[begin LISTING]

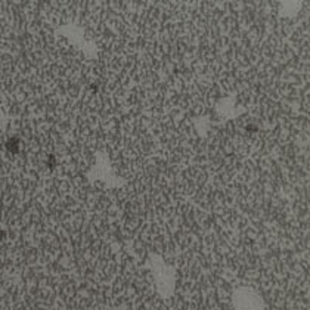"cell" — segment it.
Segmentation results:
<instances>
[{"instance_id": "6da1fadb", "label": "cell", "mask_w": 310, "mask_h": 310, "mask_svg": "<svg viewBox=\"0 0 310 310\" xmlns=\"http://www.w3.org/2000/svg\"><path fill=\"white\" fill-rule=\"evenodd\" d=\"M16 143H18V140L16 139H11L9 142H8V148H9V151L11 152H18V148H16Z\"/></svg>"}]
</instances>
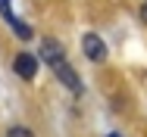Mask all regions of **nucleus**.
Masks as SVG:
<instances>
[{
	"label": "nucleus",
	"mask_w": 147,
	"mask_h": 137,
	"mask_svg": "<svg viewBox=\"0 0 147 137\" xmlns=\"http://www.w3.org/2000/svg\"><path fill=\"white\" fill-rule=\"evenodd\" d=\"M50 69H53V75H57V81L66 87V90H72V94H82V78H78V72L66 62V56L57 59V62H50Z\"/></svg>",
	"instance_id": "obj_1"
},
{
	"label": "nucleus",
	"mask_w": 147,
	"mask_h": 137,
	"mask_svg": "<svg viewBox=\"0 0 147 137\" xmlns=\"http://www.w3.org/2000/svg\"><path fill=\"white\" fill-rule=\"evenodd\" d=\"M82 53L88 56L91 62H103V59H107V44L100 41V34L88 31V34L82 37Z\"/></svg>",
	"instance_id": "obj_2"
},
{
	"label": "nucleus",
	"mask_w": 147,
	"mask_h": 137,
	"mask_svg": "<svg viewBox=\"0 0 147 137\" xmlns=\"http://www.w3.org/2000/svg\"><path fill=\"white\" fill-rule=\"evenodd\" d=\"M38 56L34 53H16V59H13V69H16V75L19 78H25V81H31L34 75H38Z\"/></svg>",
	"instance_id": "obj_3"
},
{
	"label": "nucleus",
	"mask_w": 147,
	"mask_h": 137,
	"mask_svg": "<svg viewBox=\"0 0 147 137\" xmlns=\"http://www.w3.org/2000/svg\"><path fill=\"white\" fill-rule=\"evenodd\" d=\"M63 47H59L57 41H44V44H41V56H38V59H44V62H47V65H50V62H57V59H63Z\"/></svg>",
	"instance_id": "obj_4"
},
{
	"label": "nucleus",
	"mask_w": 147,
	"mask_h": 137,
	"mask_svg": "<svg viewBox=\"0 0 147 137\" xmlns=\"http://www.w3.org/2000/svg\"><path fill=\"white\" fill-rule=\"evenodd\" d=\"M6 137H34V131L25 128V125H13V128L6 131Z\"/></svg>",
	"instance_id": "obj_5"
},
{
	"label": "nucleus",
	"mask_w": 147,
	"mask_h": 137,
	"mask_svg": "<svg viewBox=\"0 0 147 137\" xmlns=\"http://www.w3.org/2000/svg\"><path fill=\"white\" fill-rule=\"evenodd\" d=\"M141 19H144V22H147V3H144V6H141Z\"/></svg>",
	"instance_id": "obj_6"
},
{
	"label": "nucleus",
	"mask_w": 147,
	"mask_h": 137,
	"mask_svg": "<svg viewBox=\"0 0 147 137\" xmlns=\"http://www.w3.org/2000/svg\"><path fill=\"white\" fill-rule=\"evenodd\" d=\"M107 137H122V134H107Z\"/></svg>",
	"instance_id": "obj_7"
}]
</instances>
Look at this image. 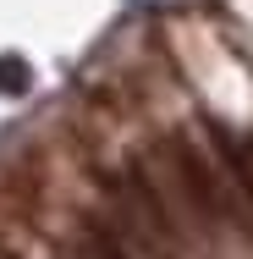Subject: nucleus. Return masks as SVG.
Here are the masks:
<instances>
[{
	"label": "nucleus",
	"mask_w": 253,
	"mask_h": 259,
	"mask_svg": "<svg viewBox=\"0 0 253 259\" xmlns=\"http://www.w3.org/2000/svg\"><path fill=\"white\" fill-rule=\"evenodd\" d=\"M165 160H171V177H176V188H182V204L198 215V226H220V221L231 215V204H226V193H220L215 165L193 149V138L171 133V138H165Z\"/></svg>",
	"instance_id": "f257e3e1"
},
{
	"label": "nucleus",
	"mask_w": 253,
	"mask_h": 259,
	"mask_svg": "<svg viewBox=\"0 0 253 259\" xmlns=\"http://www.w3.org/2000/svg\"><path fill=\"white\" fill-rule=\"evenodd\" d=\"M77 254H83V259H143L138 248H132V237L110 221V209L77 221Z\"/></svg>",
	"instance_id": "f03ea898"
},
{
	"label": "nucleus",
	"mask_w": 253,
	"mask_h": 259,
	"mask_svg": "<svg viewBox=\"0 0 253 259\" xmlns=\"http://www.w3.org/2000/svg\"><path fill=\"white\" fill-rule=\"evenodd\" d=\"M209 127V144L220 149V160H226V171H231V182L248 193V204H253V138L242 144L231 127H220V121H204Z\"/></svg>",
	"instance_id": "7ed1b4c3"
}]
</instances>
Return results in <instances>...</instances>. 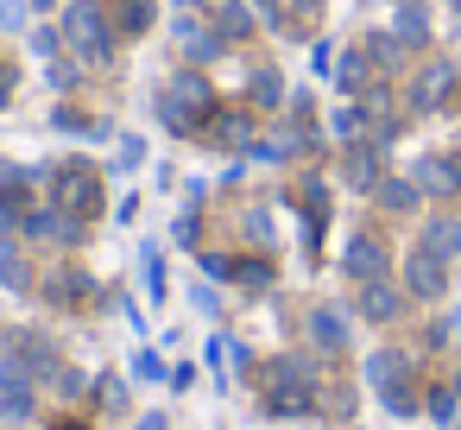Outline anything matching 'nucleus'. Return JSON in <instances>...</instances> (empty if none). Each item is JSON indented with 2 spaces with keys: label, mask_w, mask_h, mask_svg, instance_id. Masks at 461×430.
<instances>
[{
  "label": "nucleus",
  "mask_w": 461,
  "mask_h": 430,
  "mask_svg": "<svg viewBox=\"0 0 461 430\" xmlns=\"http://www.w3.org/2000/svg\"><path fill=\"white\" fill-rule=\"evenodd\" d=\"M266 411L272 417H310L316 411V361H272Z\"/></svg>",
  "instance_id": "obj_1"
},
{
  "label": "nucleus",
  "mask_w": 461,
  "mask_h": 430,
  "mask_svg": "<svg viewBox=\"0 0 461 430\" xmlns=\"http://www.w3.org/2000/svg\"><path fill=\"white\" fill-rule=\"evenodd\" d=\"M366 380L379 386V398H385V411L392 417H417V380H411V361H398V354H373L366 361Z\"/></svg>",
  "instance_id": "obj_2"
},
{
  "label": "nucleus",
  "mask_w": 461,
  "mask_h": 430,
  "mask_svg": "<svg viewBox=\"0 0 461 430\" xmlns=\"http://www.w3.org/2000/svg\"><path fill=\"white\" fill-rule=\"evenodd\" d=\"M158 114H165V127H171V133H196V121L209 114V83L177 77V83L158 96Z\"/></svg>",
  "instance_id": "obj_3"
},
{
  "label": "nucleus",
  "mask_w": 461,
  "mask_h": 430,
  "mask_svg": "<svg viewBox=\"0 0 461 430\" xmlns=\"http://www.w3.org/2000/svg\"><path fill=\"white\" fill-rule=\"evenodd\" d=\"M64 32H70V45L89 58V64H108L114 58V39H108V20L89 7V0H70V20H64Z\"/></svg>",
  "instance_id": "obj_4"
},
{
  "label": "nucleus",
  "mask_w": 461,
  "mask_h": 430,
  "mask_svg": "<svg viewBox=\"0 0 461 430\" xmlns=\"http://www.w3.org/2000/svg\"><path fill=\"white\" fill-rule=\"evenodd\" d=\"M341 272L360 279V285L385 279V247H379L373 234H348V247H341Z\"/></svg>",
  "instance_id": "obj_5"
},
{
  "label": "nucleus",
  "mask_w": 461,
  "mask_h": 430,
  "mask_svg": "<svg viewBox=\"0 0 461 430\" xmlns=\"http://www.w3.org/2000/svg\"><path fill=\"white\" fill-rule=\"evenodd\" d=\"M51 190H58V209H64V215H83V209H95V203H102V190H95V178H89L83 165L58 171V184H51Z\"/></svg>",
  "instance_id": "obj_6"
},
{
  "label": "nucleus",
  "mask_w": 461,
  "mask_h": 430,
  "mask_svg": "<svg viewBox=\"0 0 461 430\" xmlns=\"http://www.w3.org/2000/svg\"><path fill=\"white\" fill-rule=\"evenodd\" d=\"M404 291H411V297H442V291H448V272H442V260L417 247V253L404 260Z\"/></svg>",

[end LISTING]

> [EXERCISE REQUIREMENTS]: Can you output the data verbatim, from its first line through the line that contains "69H53V75H57V81L66 87V90H72V94H82V78H78V72L66 62V56L57", both included, with the pictures left out?

> [THE OUTPUT]:
"cell" — segment it.
Segmentation results:
<instances>
[{"instance_id": "6da1fadb", "label": "cell", "mask_w": 310, "mask_h": 310, "mask_svg": "<svg viewBox=\"0 0 310 310\" xmlns=\"http://www.w3.org/2000/svg\"><path fill=\"white\" fill-rule=\"evenodd\" d=\"M16 143H18V140L16 139H11L9 142H8V148H9V151L11 152H18V148H16Z\"/></svg>"}]
</instances>
Mask all regions of **nucleus**.
Masks as SVG:
<instances>
[{
	"label": "nucleus",
	"mask_w": 147,
	"mask_h": 137,
	"mask_svg": "<svg viewBox=\"0 0 147 137\" xmlns=\"http://www.w3.org/2000/svg\"><path fill=\"white\" fill-rule=\"evenodd\" d=\"M50 69H53V75H57V81L66 87V90H72V94H82V78H78V72L66 62V56L57 59V62H50Z\"/></svg>",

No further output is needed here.